Text section:
################

- Original author: Tim Gill
- Developer: Quark, Inc.
- Operating system: Apple SOS, ProDOS
- Platform: Apple IIc, IIe, III
- Type: Word processor
- License: Proprietary

= Word Juggler =

Word Juggler was a word processor application by Quark, Inc. for the Apple IIe, IIc, and III computers. Until the release of AppleWorks, Word Juggler was the leading word processor on the IIe and IIc, beating out Apple Writer. The software was copy protected with a hardware dongle.

It was one of the first software titles to use ProDOS.

The software was well received and was considered easy to learn and master.

The software also came with a dictionary/spell checker called Lexicheck which was also well received.

################

[Stored items]

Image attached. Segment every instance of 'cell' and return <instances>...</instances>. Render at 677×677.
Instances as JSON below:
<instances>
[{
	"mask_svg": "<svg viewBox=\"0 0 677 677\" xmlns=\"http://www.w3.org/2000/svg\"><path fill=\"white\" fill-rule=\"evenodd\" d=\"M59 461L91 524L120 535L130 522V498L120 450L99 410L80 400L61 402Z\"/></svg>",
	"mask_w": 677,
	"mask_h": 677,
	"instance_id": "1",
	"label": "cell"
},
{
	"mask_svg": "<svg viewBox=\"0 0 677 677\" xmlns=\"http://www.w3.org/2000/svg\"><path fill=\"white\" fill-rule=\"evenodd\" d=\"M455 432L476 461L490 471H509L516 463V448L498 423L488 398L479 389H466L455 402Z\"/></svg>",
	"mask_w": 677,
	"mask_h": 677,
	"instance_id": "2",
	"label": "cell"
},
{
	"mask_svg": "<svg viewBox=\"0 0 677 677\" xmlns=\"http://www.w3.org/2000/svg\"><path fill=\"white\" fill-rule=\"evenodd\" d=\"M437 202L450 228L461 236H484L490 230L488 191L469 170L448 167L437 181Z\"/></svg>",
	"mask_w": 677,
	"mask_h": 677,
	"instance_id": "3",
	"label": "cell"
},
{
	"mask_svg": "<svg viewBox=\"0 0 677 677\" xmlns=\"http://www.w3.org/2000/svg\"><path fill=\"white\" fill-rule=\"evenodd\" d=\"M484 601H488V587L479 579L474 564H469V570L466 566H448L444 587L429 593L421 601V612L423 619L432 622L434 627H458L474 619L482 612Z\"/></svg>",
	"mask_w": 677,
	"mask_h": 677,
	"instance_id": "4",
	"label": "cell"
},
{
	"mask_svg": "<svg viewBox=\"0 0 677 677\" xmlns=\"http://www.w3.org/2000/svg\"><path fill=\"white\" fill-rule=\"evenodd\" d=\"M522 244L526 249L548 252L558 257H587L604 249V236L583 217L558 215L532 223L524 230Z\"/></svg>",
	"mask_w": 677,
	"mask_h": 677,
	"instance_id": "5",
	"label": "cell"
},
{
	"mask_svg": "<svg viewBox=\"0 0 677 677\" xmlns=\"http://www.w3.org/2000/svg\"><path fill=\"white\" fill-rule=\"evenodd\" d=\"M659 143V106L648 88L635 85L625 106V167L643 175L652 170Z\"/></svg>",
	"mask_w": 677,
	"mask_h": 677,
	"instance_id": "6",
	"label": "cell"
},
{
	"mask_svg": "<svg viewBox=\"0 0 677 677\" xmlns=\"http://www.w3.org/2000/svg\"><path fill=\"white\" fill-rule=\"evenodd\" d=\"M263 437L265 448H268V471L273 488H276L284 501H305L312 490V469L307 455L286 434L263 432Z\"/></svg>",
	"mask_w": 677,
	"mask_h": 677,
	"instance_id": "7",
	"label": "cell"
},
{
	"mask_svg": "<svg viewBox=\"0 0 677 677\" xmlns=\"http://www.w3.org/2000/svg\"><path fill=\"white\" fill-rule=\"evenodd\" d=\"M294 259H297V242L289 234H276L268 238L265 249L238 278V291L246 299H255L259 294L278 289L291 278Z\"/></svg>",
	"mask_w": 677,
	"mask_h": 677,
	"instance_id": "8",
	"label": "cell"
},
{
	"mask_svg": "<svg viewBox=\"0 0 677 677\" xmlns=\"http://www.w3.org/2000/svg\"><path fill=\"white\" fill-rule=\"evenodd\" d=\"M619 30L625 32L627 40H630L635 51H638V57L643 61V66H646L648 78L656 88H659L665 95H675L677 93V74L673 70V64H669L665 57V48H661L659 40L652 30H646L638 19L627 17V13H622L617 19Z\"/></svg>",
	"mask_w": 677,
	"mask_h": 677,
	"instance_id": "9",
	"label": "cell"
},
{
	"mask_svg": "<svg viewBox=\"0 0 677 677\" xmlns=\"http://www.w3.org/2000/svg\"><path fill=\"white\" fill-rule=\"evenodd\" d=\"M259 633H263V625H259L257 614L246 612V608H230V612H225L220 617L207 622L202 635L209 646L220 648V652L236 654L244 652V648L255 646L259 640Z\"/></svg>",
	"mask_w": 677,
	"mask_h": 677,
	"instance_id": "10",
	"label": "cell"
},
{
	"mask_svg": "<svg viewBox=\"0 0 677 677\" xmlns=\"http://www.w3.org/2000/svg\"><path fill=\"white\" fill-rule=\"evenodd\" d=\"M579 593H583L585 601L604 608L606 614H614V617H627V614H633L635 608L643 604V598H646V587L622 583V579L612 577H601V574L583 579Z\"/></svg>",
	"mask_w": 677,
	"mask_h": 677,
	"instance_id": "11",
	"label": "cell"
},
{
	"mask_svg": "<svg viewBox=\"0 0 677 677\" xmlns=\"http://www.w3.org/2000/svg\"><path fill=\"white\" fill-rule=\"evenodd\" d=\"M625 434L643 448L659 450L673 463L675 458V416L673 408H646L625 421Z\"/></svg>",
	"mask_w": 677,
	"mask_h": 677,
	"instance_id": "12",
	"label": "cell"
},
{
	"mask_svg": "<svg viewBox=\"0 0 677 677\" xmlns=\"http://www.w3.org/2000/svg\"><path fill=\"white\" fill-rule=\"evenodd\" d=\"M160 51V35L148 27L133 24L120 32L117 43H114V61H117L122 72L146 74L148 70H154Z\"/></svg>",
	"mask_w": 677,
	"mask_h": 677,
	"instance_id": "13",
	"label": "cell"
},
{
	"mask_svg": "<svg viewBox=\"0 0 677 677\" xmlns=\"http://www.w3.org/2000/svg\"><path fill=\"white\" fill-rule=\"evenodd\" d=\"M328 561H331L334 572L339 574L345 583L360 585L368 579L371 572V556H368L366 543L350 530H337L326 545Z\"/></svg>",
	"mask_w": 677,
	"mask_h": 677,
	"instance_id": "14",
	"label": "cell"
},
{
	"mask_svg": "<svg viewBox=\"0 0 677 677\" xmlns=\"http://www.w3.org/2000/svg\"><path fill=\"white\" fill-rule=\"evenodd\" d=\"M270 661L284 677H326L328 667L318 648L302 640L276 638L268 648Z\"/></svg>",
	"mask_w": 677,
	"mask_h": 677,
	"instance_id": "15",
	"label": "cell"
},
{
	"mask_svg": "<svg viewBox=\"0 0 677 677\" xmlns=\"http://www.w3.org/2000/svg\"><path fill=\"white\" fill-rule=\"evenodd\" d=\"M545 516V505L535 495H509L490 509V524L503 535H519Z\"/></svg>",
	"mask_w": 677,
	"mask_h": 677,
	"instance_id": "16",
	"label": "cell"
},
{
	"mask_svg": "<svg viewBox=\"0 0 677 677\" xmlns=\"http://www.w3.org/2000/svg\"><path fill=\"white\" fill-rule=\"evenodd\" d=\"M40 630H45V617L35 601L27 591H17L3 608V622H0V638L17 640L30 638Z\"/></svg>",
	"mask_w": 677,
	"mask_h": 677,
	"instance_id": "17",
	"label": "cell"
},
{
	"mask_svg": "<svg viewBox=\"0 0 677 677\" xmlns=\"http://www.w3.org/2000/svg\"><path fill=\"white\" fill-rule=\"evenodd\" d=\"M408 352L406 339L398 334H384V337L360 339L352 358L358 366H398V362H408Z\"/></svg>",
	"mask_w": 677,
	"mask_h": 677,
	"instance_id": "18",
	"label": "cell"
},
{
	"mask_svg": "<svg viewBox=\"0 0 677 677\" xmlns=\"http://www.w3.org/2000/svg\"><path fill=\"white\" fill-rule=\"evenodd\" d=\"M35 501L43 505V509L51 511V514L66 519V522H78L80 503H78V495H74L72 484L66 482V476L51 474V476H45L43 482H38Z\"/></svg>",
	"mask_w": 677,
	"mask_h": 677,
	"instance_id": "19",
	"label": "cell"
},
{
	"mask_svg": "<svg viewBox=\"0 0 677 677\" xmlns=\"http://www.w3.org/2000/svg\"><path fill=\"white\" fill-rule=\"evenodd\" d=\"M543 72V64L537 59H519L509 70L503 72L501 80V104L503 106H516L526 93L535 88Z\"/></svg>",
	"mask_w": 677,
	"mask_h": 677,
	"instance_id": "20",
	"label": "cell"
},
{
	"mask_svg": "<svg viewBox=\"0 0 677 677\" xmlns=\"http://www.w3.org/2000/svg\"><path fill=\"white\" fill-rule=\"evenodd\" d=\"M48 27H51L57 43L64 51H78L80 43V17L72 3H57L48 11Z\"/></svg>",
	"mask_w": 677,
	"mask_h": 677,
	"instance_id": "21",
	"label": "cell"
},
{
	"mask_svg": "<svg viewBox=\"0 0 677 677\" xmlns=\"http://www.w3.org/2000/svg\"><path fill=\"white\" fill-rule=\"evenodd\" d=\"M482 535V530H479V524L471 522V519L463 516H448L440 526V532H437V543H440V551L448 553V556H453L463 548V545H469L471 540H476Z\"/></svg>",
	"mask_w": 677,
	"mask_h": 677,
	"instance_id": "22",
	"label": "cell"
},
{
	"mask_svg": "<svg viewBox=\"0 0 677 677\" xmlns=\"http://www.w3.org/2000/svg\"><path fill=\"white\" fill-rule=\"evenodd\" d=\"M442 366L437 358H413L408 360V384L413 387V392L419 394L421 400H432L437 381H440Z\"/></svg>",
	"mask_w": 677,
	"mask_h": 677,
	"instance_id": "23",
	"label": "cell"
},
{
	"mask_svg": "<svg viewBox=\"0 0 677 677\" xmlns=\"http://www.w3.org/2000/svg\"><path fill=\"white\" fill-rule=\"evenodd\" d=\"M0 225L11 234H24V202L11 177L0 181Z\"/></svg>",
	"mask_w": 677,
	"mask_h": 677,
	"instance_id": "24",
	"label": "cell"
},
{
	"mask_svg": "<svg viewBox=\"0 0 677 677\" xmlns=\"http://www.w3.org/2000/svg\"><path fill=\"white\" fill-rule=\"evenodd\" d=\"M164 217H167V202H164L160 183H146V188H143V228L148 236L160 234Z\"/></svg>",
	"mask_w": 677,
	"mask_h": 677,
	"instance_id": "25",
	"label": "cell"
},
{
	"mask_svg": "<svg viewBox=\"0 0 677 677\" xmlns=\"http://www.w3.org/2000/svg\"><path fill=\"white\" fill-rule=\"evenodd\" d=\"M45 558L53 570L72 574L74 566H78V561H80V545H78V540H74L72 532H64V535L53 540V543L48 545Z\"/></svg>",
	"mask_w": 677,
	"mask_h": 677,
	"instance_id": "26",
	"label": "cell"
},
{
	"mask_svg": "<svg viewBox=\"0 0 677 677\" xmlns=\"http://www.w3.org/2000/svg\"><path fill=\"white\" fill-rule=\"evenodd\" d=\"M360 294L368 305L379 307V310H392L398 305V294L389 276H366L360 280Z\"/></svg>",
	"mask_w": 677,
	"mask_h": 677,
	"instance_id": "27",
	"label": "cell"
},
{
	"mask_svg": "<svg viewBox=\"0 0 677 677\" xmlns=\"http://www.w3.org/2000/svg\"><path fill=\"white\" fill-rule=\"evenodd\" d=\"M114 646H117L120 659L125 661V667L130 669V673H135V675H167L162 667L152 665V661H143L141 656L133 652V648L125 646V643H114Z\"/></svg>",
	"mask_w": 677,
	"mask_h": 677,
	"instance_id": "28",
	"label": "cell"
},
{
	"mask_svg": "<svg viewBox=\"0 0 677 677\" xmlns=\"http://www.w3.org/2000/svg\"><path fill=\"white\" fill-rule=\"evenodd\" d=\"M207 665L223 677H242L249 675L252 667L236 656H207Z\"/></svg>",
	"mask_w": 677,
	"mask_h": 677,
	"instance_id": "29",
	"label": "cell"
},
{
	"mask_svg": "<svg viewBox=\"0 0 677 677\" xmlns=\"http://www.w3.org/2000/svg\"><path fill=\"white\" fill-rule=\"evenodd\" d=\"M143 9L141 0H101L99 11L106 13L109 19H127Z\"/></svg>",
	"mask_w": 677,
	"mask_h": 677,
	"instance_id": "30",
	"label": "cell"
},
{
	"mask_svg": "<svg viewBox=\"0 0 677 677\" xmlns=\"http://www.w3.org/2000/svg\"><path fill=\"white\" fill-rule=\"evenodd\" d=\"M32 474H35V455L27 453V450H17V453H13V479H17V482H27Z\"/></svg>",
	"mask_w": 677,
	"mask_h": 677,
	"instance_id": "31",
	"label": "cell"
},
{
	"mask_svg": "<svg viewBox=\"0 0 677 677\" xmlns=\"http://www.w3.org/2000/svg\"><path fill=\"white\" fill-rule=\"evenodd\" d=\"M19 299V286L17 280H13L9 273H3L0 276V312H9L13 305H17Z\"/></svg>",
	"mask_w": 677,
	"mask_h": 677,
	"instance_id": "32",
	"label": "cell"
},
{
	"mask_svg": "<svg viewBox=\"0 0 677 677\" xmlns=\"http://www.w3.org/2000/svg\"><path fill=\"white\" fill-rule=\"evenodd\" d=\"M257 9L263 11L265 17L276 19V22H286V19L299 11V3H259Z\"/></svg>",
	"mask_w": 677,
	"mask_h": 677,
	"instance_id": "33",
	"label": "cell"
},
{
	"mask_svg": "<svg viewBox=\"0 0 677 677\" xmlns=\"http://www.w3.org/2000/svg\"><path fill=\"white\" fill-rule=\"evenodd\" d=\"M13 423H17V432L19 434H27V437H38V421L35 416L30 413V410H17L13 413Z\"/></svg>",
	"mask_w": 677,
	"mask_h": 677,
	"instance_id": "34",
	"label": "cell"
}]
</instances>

################

Exercises to complete:
**a.** Which computers does the Word Juggler article say the software ran on?
**b.** Continue the Word Juggler article from its final sentence.

Outputs in order:
**a.** Apple IIe, Apple IIc, Apple III

**b.**
==Apple III version==
The software was the first commercially available word processor for the Apple III and featured formatting commands such as margin settings, centering, justification, bold, underlined, subscript, superscripts, doublestrike, titles, footnotes, and page numbers. The program was also able to use the Apple III redefinable keyboard to provide single-stroke editor commands (such as find, delete character, delete line, and so forth).

The Apple III version made use of the full 80 column display, and could support 1210 lines with 128K memory, or 806 lines with 96k memory.

The Apple III version supported printing with Qume, Diablo, and Xerox printers.

For the Apple III version which came on a single diskette with a backup copy and instruction manual, the MSRP was US$295.